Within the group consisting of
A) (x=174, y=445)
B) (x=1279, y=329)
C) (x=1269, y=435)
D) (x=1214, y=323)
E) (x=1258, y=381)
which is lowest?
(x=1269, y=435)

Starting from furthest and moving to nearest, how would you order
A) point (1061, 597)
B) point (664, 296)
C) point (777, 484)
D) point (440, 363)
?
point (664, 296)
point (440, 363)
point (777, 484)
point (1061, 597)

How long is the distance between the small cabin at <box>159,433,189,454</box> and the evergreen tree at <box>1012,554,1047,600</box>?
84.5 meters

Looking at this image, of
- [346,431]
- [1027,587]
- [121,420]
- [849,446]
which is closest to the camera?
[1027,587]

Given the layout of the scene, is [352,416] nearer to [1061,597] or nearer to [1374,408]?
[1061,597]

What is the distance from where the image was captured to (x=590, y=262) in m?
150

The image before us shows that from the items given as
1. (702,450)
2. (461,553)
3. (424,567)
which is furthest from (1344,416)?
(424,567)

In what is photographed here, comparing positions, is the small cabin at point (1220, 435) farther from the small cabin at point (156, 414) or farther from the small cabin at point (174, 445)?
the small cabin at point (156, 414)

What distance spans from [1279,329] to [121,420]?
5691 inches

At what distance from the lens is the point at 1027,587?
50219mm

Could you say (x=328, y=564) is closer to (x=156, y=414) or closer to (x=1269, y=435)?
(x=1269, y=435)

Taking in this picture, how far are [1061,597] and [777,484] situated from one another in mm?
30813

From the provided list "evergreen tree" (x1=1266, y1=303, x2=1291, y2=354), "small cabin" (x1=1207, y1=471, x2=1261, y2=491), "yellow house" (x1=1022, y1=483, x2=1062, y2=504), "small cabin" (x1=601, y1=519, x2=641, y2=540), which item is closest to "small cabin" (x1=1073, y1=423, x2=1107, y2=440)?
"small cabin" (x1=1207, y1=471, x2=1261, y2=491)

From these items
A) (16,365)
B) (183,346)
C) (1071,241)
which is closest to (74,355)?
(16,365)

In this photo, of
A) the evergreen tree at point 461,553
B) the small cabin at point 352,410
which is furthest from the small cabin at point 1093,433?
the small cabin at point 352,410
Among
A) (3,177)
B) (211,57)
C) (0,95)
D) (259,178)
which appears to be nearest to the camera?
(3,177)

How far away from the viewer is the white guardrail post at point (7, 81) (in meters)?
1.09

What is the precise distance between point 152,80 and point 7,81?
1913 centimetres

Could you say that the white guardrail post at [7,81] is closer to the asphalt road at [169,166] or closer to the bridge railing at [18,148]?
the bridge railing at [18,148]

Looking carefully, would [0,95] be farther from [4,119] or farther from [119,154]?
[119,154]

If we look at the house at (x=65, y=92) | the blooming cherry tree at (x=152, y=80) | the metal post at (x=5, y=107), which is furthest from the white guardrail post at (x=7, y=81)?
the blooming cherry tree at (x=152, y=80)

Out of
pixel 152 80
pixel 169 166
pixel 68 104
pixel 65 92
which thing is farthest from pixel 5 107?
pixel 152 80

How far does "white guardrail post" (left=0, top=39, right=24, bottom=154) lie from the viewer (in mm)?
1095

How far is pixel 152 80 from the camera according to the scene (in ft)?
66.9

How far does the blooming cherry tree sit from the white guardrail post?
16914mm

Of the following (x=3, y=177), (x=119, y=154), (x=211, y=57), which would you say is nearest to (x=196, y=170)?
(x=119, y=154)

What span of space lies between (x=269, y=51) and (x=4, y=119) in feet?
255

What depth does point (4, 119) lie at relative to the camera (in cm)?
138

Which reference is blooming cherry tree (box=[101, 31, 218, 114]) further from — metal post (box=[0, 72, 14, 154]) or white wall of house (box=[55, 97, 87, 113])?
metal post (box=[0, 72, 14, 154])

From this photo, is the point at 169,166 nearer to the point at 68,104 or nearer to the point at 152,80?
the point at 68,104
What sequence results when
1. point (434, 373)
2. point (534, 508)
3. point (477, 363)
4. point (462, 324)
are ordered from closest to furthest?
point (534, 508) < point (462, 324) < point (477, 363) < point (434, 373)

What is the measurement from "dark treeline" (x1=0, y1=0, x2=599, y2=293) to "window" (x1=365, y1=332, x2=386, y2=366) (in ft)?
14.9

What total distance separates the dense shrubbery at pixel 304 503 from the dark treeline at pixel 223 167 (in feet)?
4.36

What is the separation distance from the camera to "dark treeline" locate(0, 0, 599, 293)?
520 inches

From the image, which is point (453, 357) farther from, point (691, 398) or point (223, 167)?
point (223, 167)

====================

What you will do - Set out exactly the run of lines that begins at the line holding "From this photo, is" and ends at the last line of the data.

Output for this task -
From this photo, is the point at 169,166 nearer to the point at 68,104 or nearer to the point at 152,80?
the point at 68,104
What sequence results when
1. point (434, 373)
2. point (534, 508)
3. point (477, 363)
4. point (462, 324)
are ordered from closest to furthest?
point (534, 508) < point (462, 324) < point (477, 363) < point (434, 373)

What is the measurement from "dark treeline" (x1=0, y1=0, x2=599, y2=293) to "window" (x1=365, y1=332, x2=386, y2=366) (in ft)?
14.9

What total distance separates the dense shrubbery at pixel 304 503 from the dark treeline at pixel 223 167 (in feet)?
4.36

What is the separation distance from the camera to "dark treeline" locate(0, 0, 599, 293)?
520 inches

From the image, which is point (453, 357) farther from, point (691, 398) or point (223, 167)?
point (223, 167)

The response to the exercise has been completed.